La rencontre de samedi (20h) entre l'Espérance sportive Troyes Aube Champagne (Estac), 17e au classement après avoir pris 6 buts à Marseille le week-end dernier, et Montpellier, 19e sans avoir inscrit le moindre but, n'est a priori pas la plus sexy de cette 4e journée de championnat écrasée par le Monaco-Paris-SG de dimanche. Encore que…
Parce que Rolland Courbis
L'entraîneur montpelliérain a prévenu à la suite de la défaite (0-1) contre le Paris-SG la semaine dernière, la troisième en autant de matchs depuis le début du championnat : si son président Louis Nicollin souhaite le limoger, qu'il le fasse ! «Si on pense que quelqu'un d'autre peut les trouver (les solutions ndlr) plus rapidement, je ne suis pas vexé pour autant, Loulou aura toute ma sympathie […] Je suis prêt à le conseiller pour trouver le bon entraîneur.» L'ironie, toujours, mais pas que.
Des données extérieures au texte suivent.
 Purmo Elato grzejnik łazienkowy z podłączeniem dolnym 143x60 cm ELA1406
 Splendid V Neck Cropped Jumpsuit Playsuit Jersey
Dans le Midi Libre, Louis Nicollin avait en effet formulé des critiques assez précises, concernant le recrutement désiré par Courbis et le tropisme d'un coach qui n'aime pas disputer les matchs amicaux d'avant-saison.
Il faut en déduire que Courbis a la tête sur le billot, malgré une saison dernière bouclée à la 7e place – juste derrière Bordeaux, dont les moyens sont bien supérieurs. Nicollin peut bien sûr changer d'avis (ça lui arrive tout le temps) et décréter que Courbis est un cador mais pour l'heure, ce n'est pas la tendance. Au grand dam de la direction opérationnelle du club (Laurent Nicollin, fils de Louis), qui est obligé de souquer ferme pour réparer les dégâts causés par les philippiques du patriarche.
Parce que Jean-Marc Furlan
«De Gaulle disait que le succès porte en lui les germes de l'échec et inversement.» Il ne faut jamais perdre de vue la prose de l'entraîneur troyen Jean-Marc Furlan, huitième année dans l'Aube sur un leitmotiv martelé sans relâche aux joueurs – et aux journalistes : humanisme et plaisir de jouer. Florilège: «Gagner 38 matches dans la saison, je ne suis pas sûr que ça rende heureux», «les entraîneurs qui restent dans l'histoire sont toujours les humanistes, ceux qui ont su gagner le respect voire l'admiration de leur groupe», «je ne veux pas transmettre des valeurs comme la victoire à tout prix aux jeunes, je veux leur transmettre de l'espoir», etc. Bah, certes, on est OK mais enfin, le sport étant ce qu'il est, est-ce que la victoire n'est pas l'alpha et l'omega du foot de haut niveau, indépendamment de la manière dont on l'emballe ? Furlan répond ceci : «On est 7 milliards sur terre et tous ceux qui n'ont pas gagné n'ont qu'à se suicider, c'est ça ?» Puis : «A 58 ans, j'ai envie de ne pas dramatiser la situation. […] Tous les supporters veulent que leur équipe gagne mais au-delà de ça il y a aussi une demande de la part du public, du grand public, d'une certaine joie de vivre de la part des sportifs.» Dans les coulisses du stade de l'Aube, Furlan affiche des maximes : Mandela, Cruyff, Aristote…
Parce que les vieux
Un Troyes-Montpellier, c'est aussi l'occasion de voir à l'œuvre les deux joueurs les plus âgés de Ligue 1 : le Troyen Benjamin Nivet, meneur de jeu subtil, et l'Héraultais Vitorino Hilton, défenseur impitoyable. 38 et 37 ans, respectivement. Nivet, c'est 110 rencontres sur 117 possibles en championnat en quatre saisons à l'ESTAC, Ligue 1 et Ligue 2 confondues : «Ce n'est pas mon âge qui va me dicter quand je vais arrêter, c'est mon corps.» Architecte du jeu troyen, Nivet évite depuis longtemps cet éparpillement qui use prématurément ses pairs. Il s'attache désormais la patine vintage que l'on doit aux joueurs en voie de disparition, peu travailleur, plus manieurs de ballon que coureurs à pied.
Vitorino Hilton, c’est tout autre chose. Féroce sur l’homme, le Brésilien aura passé onze années dans l’Hexagone où il aura consciencieusement mâché – sous les maillots de Bastia, Lens, Marseille et Montpellier – plusieurs générations d’attaquants sans lâcher un mot aux journalistes à la sortie du terrain ; une sorte d’expression suprême du professionnalisme taiseux à la sauce sud-américaine. Du coup, on l’associe en défense centrale à des gamins devant apprendre le métier ; Mapou Yanga-Mbiwa hier, Ramy Bensebaini aujourd’hui. Un modèle. Dans son genre.